### ASSIGNMENT
Go over the listing below line by line and tally those containing "REGISTER". Give only the tally.
..........
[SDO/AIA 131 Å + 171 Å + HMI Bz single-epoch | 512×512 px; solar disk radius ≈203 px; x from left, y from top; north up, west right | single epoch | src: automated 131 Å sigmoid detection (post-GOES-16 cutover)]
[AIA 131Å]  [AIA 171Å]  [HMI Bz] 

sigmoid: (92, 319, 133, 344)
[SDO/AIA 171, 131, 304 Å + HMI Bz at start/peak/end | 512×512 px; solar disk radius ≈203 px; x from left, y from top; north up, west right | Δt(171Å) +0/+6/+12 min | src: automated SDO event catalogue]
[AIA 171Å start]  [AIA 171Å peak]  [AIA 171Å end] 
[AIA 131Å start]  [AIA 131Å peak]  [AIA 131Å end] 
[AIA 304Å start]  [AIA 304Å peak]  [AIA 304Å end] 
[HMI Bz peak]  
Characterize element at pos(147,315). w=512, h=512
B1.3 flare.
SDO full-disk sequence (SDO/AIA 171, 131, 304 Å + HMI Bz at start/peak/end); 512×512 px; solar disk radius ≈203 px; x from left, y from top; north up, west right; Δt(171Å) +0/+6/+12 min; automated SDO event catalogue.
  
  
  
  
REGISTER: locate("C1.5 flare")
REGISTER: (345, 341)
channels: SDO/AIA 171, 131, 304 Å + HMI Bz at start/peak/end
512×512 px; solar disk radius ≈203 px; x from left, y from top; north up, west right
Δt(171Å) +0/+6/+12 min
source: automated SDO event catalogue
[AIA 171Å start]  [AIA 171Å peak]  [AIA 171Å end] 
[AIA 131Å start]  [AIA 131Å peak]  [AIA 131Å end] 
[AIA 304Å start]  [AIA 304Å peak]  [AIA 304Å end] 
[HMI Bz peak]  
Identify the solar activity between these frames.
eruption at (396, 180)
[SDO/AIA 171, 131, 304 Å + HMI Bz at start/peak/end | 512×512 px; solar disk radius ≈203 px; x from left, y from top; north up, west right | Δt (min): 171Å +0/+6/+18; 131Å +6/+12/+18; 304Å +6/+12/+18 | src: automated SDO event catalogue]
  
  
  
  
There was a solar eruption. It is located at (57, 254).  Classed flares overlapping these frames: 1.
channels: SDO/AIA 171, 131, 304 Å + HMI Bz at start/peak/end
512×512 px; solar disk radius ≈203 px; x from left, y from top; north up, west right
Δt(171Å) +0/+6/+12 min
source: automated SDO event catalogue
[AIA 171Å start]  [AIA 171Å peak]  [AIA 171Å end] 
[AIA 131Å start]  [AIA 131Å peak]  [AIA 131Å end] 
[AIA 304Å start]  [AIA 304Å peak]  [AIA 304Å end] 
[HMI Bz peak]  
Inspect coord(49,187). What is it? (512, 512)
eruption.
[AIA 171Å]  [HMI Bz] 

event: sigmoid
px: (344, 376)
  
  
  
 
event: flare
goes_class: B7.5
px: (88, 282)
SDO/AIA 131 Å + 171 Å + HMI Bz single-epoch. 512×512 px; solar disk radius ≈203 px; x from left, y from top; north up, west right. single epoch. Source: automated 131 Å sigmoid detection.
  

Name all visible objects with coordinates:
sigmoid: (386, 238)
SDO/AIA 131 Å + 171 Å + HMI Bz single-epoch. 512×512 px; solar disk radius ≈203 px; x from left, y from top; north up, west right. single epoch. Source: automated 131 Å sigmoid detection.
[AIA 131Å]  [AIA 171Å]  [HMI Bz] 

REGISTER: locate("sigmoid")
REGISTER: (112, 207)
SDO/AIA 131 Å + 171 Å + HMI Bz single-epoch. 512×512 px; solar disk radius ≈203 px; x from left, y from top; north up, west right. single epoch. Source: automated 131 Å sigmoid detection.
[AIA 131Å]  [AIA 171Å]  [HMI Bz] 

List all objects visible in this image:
..........
### TASK RESPONSE
4